> _EXERCISE AIM_
Gather every line below where "patrimonio" appears.

> _DATA RECORDS_
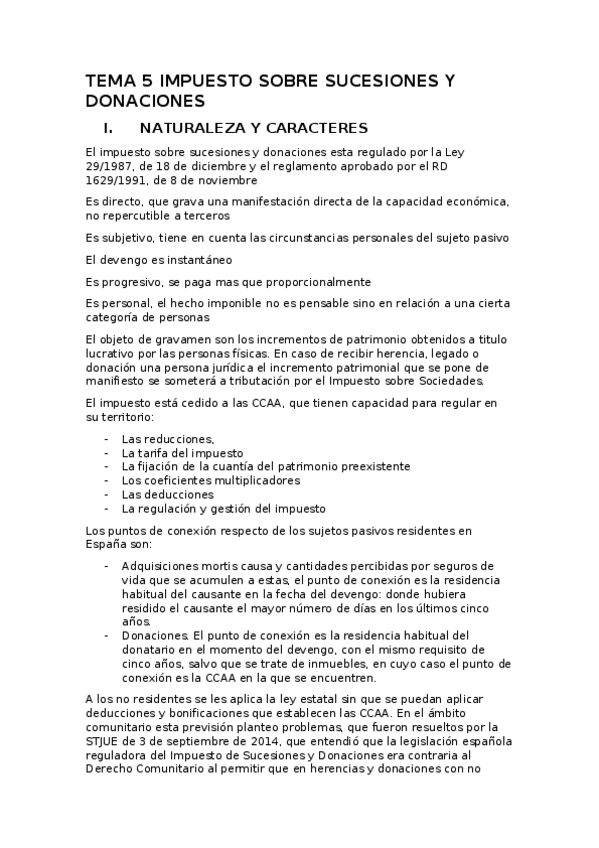 TEMA 5 IMPUESTO SOBRE SUCESIONES Y DONACIONES

I. NATURALEZA Y CARACTERES

El impuesto sobre sucesiones y donaciones esta regulado por la Ley 29/1987, de 18 de diciembre y el reglamento aprobado por el RD 1629/1991, de 8 de noviembre

Es directo, que grava una manifestación directa de la capacidad económica, no repercutible a terceros

Es subjetivo, tiene en cuenta las circunstancias personales del sujeto pasivo

El devengo es instantáneo

Es progresivo, se paga mas que proporcionalmente

Es personal, el hecho imponible no es pensable sino en relación a una cierta categoría de personas

El objeto de gravamen son los incrementos de patrimonio obtenidos a titulo lucrativo por las personas físicas. En caso de recibir herencia, legado o donación una persona jurídica el incremento patrimonial que se pone de manifiesto se someterá a tributación por el Impuesto sobre Sociedades.

El impuesto está cedido a las CCAA, que tienen capacidad para regular en su territorio:

- Las reducciones,
- La tarifa del impuesto
- La fijación de la cuantía del patrimonio preexistente
- Los coeficientes multiplicadores
- Las deducciones
- La regulación y gestión del impuesto

Los puntos de conexión respecto de los sujetos pasivos residentes en España son:

- Adquisiciones mortis causa y cantidades percibidas por seguros de vida que se acumulen a estas, el punto de conexión es la residencia habitual del causante en la fecha del devengo: donde hubiera residido el causante el mayor número de días en los últimos cinco años.
- Donaciones. El punto de conexión es la residencia habitual del donatario en el momento del devengo, con el mismo requisito de cinco años, salvo que se trate de inmuebles, en cuyo caso el punto de conexión es la CCAA en la que se encuentren.

A los no residentes se les aplica la ley estatal sin que se puedan aplicar deducciones y bonificaciones que establecen las CCAA. En el ámbito comunitario esta previsión planteo problemas, que fueron resueltos por la STJUE de 3 de septiembre de 2014, que entendió que la legislación española reguladora del Impuesto de Sucesiones y Donaciones era contraria al Derecho Comunitario al permitir que en herencias y donaciones con no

> _ANSWER SECTION_
El objeto de gravamen son los incrementos de patrimonio obtenidos a titulo lucrativo por las personas físicas. En caso de recibir herencia, legado o donación una persona jurídica el incremento patrimonial que se pone de manifiesto se someterá a tributación por el Impuesto sobre Sociedades.
- La fijación de la cuantía del patrimonio preexistente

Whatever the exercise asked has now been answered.